According to the blog post on Malthus and population control, what did Malthus promote in place of contraceptives or abortions?

--- BEGIN Given passage ---

Friday, June 22, 2018

David Wolf is Good


Leftists call for 'Humane Population Control'
David Wolf
https://www.youtube.com/watch?v=m6HOYcUCWx0


16:17 You know that Malthus was promoting no contraceptives or abortions, just "self control" and requiring that of other people.

A prime example of what Malthus himself promoted was later marriages. He minted the idea that it is "virtuous" for girls and for boys too not to marry as soon as it's physically possible.

Now this ideology is shaming girls who get pregnant at 13 and that shaming is not leading to early marriages (in many states of Europe and even US strictly forbidden with no pregnancy exception even at age 13), but to "abortion" or "adoption is the responsible option" - i e a mother of 13 is not allowed to be mother to her own children either way.

Yes, Malthus was in for evil.

18:46 I think Malthus did not actually advocate direct murder - more like making begging so irksome they die off by themselves.

Also evil, obviously.

And his words meant a lot more evil than he thought, perhaps ...

25:13 While Herero genocide was a horrible thing, it was not unprovoked and not unprecedented.

In Boer War, a few years earlier, English soldiery took away Boer population from countryside to avoid them supporting Krüger. They were put in concentration camps where black guards (with some animosity due to some racist attitudes from Boers earlier on) were doing things that were starving inmates to death, as far as the book "the century of camps" which I started reading a few years ago (but didn't finish).

Hereros had killed Germans before that genocide, so it was a kind of excessive retaliation, not just targetting innocents from Darwinian bias. That said, Darwinian bias will certainly have contributed to making genocide the "acceptable" solution it was not.

Glad my own partly German geographical background is more Austrian and West Germany than Berlin or Hamburg.

--- END Given passage ---
--- BEGIN Given data ---

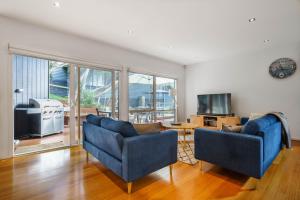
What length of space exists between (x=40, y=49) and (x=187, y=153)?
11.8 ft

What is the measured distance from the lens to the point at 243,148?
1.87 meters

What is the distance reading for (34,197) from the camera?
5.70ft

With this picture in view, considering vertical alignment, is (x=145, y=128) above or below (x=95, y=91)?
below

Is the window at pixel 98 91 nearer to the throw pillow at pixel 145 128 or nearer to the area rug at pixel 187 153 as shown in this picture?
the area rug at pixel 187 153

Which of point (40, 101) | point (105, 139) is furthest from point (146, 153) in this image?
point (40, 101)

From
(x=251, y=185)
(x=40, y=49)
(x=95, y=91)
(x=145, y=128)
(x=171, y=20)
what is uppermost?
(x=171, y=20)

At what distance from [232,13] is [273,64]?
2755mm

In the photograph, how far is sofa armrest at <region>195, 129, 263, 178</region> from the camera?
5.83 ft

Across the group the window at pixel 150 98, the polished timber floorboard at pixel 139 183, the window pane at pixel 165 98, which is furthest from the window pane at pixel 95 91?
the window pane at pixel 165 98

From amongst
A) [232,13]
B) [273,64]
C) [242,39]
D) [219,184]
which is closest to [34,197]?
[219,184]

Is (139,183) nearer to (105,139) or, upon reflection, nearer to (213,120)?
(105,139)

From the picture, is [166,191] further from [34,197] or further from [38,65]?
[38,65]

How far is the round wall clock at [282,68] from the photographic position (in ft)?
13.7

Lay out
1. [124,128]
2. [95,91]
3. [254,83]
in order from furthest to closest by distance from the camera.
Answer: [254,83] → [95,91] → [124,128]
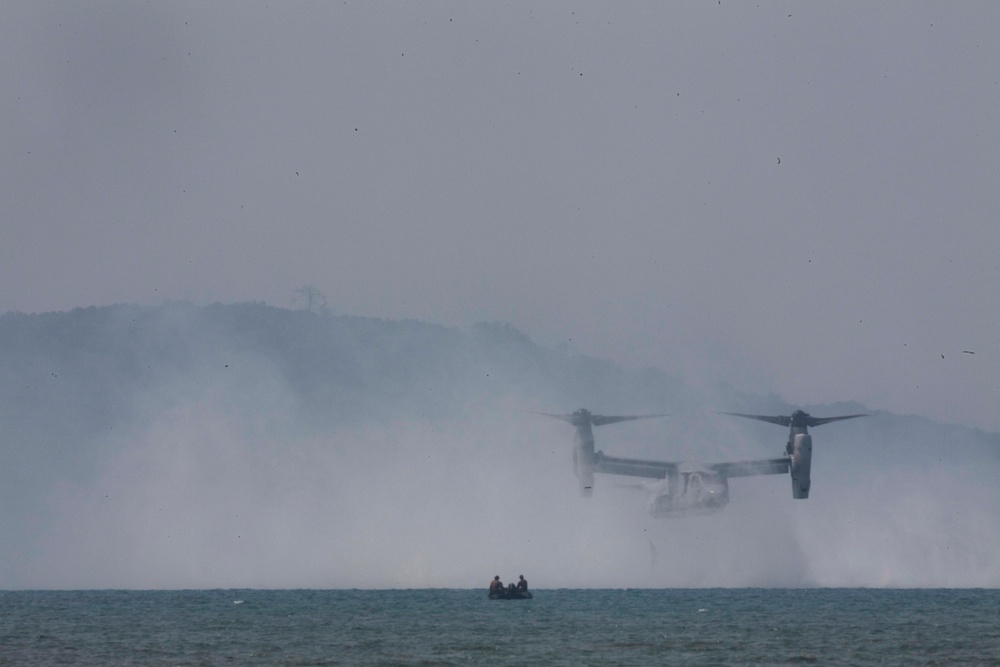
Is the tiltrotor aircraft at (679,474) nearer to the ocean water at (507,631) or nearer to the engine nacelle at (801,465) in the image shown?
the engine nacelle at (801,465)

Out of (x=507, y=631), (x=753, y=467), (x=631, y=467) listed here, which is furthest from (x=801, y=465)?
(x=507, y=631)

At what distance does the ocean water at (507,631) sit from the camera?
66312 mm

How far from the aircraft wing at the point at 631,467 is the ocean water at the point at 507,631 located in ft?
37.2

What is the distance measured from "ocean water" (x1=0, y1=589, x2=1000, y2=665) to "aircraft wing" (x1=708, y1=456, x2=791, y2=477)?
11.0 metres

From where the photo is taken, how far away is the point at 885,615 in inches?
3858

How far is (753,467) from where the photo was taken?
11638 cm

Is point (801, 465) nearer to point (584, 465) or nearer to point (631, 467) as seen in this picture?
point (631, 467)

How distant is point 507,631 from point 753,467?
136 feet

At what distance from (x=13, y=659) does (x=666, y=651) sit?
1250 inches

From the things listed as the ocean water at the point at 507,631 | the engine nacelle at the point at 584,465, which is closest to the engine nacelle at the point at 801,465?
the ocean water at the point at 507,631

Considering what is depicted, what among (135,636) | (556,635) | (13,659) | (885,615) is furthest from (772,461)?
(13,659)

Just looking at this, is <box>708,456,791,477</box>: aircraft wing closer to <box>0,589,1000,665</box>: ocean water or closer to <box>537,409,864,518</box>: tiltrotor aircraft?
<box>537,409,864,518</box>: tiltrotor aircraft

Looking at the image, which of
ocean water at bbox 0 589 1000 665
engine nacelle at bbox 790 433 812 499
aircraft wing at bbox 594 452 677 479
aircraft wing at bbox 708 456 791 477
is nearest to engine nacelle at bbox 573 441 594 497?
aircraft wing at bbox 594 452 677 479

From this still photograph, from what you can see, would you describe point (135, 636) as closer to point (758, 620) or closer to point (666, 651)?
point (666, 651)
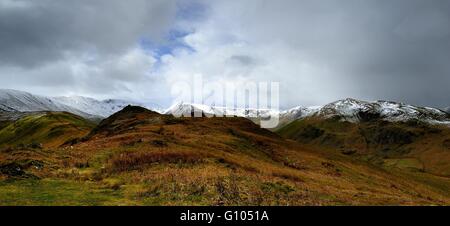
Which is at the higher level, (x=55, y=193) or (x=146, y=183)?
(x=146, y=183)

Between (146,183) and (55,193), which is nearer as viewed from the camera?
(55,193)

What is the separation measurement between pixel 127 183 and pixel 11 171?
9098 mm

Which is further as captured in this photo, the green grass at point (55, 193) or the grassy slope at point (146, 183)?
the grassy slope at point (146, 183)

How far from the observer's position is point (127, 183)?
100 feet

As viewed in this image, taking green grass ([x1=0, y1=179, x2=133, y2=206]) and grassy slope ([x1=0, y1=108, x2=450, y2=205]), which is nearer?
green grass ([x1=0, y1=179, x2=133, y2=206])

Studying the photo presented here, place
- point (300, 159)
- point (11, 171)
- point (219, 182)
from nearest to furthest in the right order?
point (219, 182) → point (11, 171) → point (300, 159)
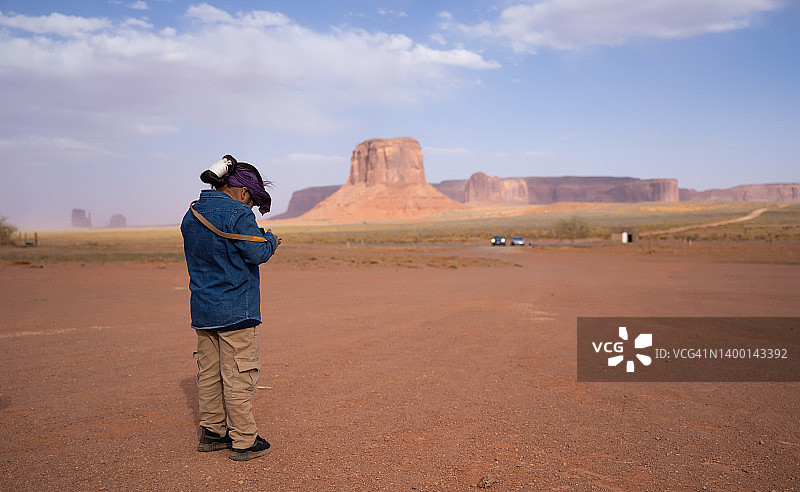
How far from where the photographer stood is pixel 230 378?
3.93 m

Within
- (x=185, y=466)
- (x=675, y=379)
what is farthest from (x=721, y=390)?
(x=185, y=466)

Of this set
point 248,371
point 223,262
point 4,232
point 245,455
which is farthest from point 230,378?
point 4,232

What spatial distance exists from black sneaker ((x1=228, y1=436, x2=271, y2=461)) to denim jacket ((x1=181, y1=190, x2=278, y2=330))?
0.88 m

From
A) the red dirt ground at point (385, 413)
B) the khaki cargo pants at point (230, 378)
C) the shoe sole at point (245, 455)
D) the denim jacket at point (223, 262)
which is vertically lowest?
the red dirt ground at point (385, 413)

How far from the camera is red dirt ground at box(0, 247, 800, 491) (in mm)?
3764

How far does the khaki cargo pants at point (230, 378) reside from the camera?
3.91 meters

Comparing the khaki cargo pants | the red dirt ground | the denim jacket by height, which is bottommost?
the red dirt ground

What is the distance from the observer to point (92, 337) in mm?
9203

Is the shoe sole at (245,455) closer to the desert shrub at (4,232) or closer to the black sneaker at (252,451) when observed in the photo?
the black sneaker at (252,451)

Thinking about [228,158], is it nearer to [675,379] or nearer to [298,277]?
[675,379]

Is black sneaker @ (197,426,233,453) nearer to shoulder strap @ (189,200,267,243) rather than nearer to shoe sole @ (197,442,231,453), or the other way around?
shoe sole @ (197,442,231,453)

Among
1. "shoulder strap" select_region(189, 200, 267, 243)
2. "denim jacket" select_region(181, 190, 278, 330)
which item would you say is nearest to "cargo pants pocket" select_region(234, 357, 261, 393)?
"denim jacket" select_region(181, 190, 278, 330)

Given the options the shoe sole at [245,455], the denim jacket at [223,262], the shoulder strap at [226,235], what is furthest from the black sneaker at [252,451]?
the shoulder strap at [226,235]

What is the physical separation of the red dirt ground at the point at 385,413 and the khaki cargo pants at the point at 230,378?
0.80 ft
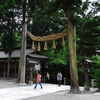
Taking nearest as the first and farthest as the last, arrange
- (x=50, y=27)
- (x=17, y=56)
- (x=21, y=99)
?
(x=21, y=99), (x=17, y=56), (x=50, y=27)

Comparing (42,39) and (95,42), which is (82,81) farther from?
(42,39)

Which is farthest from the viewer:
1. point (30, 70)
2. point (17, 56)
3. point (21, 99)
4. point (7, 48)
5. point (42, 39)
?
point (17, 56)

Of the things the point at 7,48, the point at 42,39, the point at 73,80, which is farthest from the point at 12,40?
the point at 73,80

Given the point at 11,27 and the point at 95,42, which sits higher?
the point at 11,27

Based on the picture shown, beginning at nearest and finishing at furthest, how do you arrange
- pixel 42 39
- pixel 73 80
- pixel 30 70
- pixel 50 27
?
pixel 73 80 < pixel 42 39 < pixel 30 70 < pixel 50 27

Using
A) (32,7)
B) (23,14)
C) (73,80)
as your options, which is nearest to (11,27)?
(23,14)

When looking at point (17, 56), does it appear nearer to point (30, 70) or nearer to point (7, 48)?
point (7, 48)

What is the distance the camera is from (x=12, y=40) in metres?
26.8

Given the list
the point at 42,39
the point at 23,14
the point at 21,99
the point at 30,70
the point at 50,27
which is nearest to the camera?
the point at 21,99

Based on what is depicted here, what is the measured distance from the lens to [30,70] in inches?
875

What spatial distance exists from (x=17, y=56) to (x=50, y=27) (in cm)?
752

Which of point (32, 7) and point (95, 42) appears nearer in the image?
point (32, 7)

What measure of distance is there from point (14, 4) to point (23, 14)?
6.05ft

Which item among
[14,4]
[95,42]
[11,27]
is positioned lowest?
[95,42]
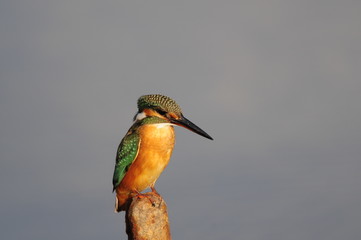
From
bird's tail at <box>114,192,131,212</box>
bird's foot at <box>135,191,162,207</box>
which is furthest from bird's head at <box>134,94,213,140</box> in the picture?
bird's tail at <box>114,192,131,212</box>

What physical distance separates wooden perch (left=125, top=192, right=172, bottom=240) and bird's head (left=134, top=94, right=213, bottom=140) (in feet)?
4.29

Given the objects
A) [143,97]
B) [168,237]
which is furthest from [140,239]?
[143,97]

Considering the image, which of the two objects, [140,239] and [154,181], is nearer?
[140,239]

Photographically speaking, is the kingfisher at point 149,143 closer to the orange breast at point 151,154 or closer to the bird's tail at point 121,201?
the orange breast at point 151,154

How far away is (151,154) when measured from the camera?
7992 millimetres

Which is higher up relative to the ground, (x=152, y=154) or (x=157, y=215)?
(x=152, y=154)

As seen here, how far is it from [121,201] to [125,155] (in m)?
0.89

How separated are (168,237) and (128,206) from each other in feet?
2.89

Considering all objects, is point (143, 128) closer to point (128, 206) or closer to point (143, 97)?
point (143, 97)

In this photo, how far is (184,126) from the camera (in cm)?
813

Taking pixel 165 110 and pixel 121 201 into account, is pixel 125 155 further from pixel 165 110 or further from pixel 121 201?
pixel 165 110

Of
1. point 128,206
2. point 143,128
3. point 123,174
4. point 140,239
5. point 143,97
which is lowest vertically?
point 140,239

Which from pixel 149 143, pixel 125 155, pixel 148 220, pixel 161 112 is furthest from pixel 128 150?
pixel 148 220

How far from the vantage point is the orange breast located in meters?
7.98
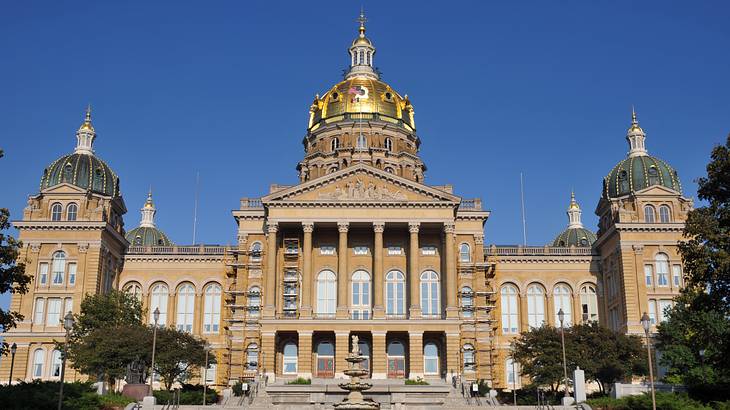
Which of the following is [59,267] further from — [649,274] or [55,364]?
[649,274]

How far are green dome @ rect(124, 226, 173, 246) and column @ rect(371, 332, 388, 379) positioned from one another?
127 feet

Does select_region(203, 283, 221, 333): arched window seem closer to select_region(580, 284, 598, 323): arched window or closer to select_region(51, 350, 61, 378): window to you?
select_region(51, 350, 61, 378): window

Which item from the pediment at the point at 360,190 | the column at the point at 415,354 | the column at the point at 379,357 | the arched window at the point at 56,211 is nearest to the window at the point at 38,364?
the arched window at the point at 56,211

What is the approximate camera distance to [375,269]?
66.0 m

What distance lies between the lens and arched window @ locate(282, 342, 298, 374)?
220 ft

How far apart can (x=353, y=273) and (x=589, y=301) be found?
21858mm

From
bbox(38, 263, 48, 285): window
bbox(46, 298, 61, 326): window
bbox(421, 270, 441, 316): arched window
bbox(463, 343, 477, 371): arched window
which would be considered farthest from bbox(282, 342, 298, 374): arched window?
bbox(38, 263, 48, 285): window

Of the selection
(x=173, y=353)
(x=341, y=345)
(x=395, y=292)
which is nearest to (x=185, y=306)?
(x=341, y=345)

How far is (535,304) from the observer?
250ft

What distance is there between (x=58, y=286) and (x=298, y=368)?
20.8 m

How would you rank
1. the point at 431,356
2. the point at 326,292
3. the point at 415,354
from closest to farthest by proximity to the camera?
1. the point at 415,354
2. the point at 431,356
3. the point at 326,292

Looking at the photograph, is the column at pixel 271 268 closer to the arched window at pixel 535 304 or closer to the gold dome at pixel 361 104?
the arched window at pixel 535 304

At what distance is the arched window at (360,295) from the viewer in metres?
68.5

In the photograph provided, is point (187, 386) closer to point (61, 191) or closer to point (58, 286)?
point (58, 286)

--- END Given data ---

The answer: He promoted "self control" and required it of other people.